### Records supplied ###

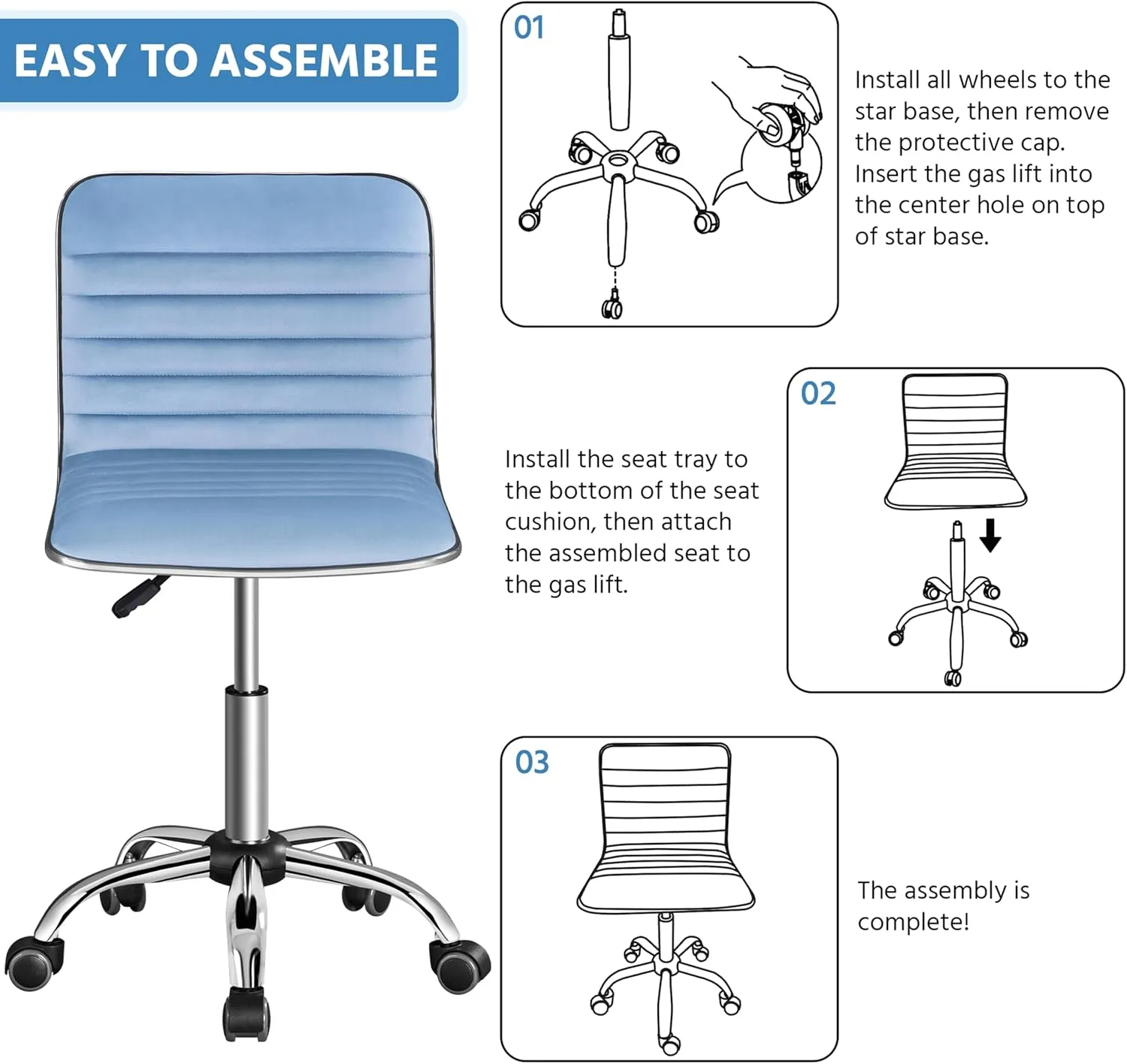 EASY TO ASSEMBLE

01

Install all wheels to the star base, then remove the protective cap. Insert the gas lift into the center hole on top of star base.

02

Install the seat tray to the bottom of the seat cushion, then attach the assembled seat to the gas lift.

03

The assembly is complete!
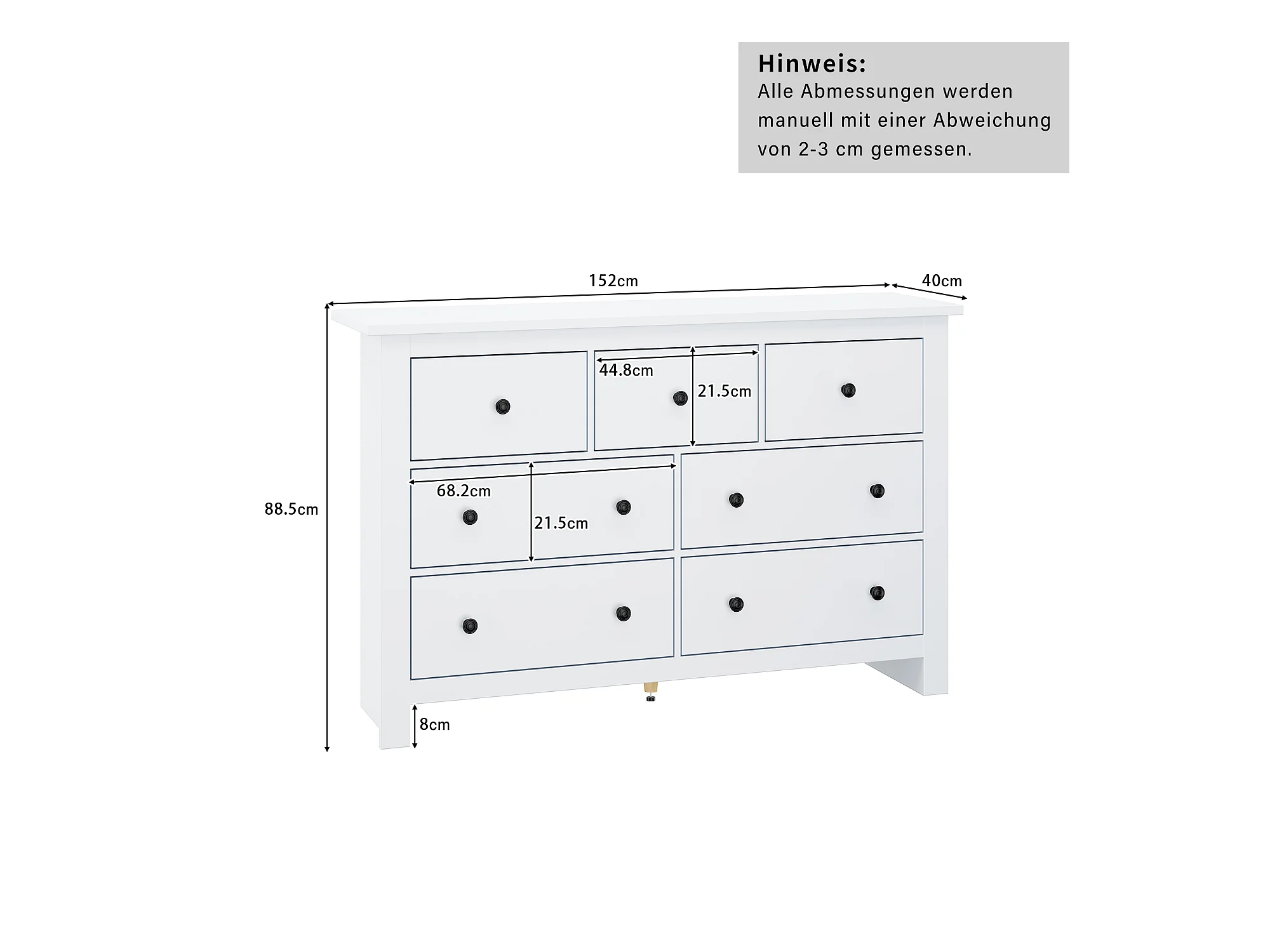 Hinweis:
Alle Abmessungen werden manuell mit einer Abweichung von 2-3 cm gemessen.

152cm
40cm
44.8cm
21.5cm
68.2cm
21.5cm
88.5cm
8cm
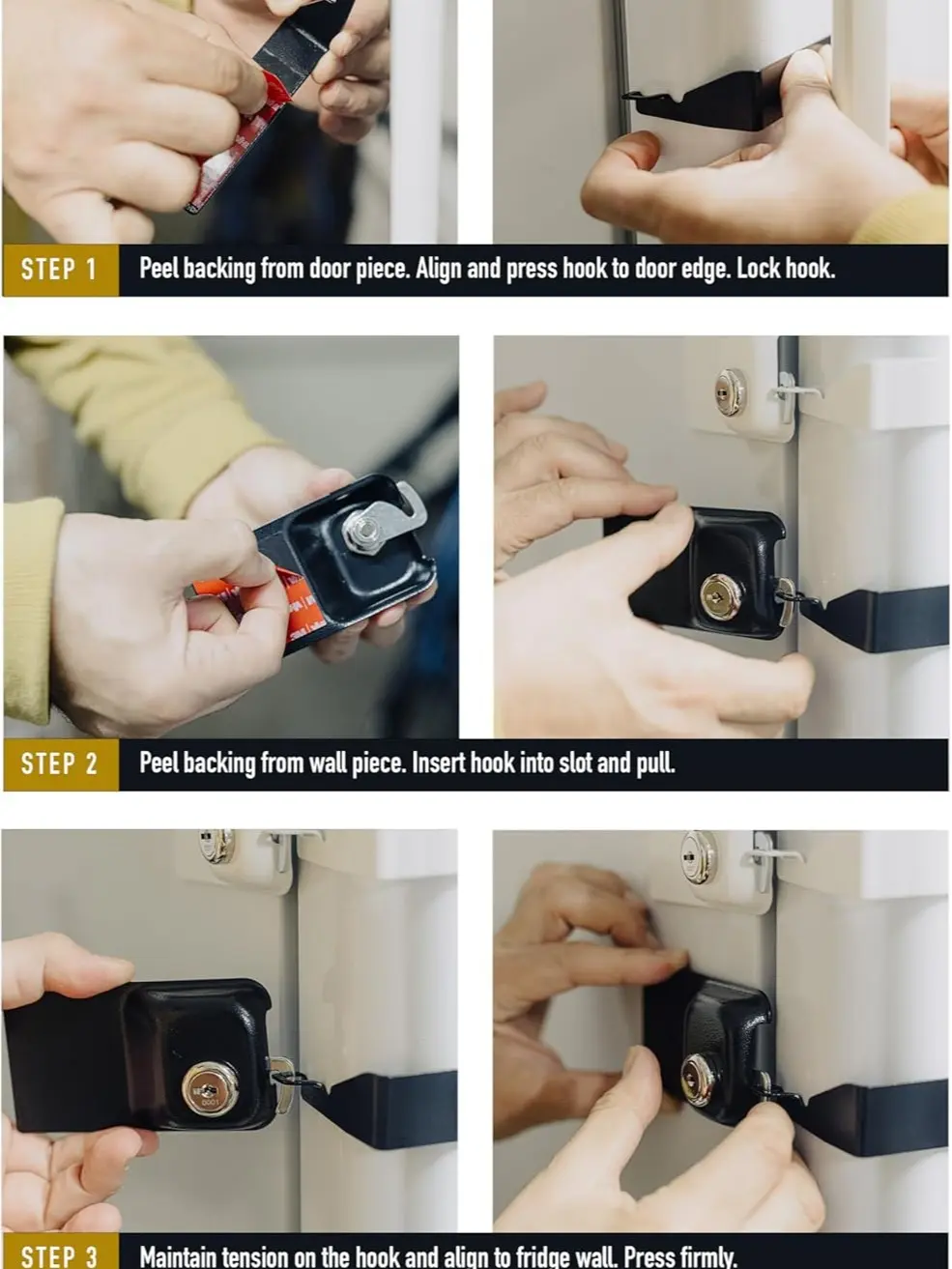 STEP 1 Peel backing from door piece. Align and press hook to door edge. Lock hook.

STEP 2 Peel backing from wall piece. Insert hook into slot and pull.

STEP 3 Maintain tension on the hook and align to fridge wall. Press firmly.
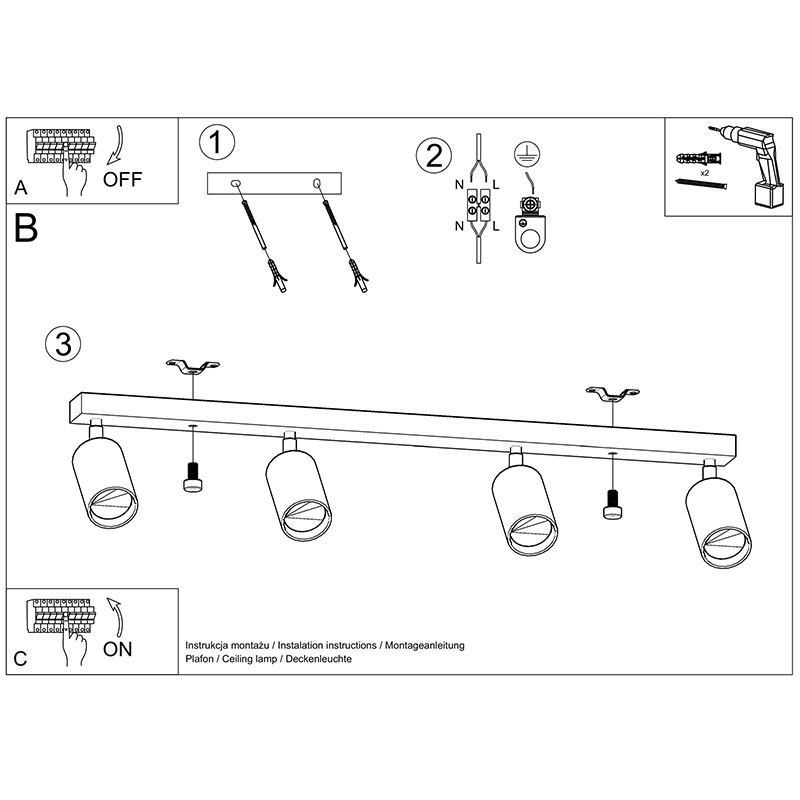 A
OFF

1

2
N L
N L

x2

B

3

C
ON

Instrukcja montażu / Instalation instructions / Montageanleitung
Plafon / Ceiling lamp / Deckenleuchte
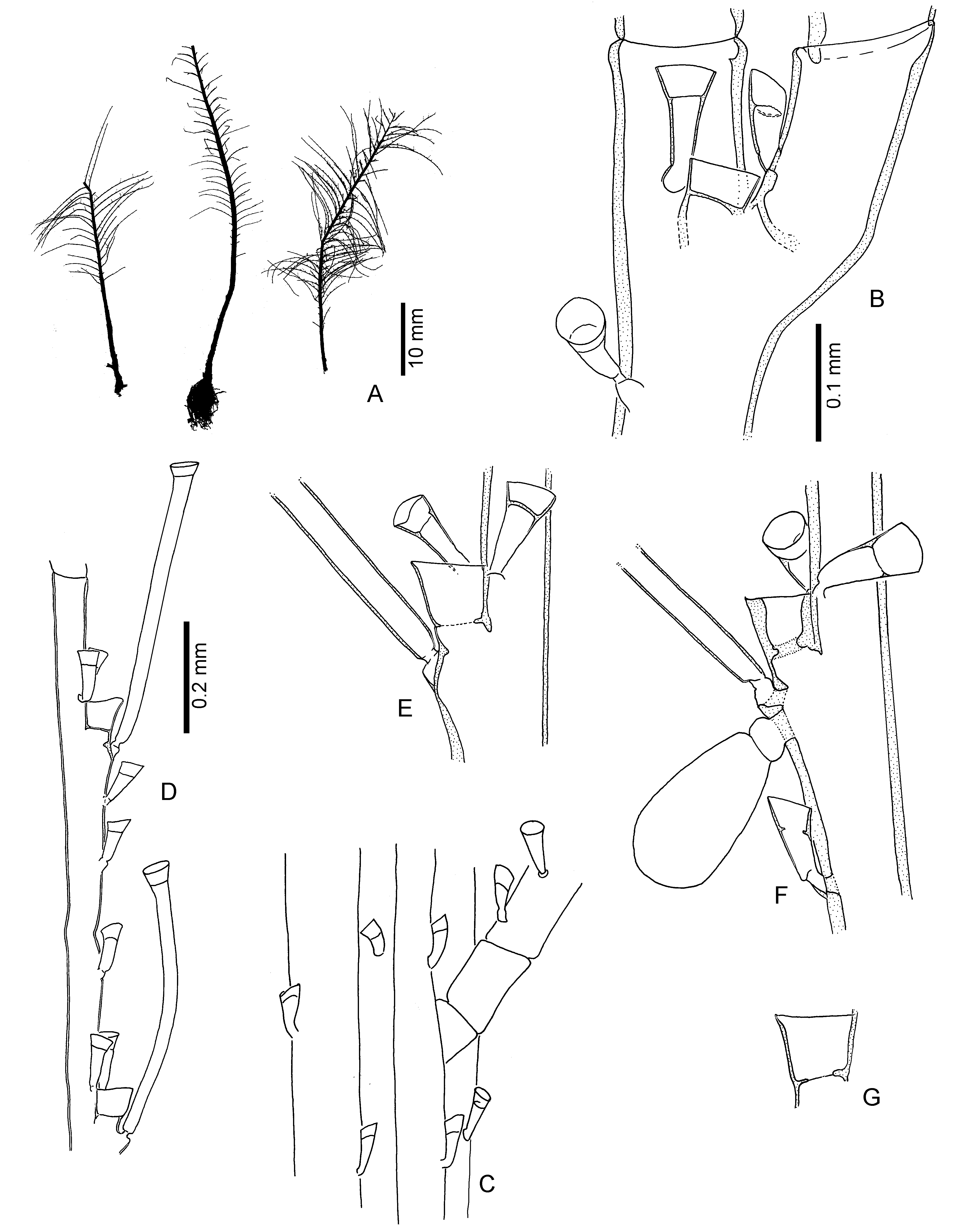 10 mm

A

B

0.1 mm

0.2 mm

D

E

F

C

G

###

Repeat the records exactly, without the pictures.

#### Reply to the task:
 EASY TO ASSEMBLE

01

Install all wheels to the star base, then remove the protective cap. Insert the gas lift into the center hole on top of star base.

02

Install the seat tray to the bottom of the seat cushion, then attach the assembled seat to the gas lift.

03

The assembly is complete!
 Hinweis:
Alle Abmessungen werden manuell mit einer Abweichung von 2-3 cm gemessen.

152cm
40cm
44.8cm
21.5cm
68.2cm
21.5cm
88.5cm
8cm
 STEP 1 Peel backing from door piece. Align and press hook to door edge. Lock hook.

STEP 2 Peel backing from wall piece. Insert hook into slot and pull.

STEP 3 Maintain tension on the hook and align to fridge wall. Press firmly.
 A
OFF

1

2
N L
N L

x2

B

3

C
ON

Instrukcja montażu / Instalation instructions / Montageanleitung
Plafon / Ceiling lamp / Deckenleuchte
 10 mm

A

B

0.1 mm

0.2 mm

D

E

F

C

G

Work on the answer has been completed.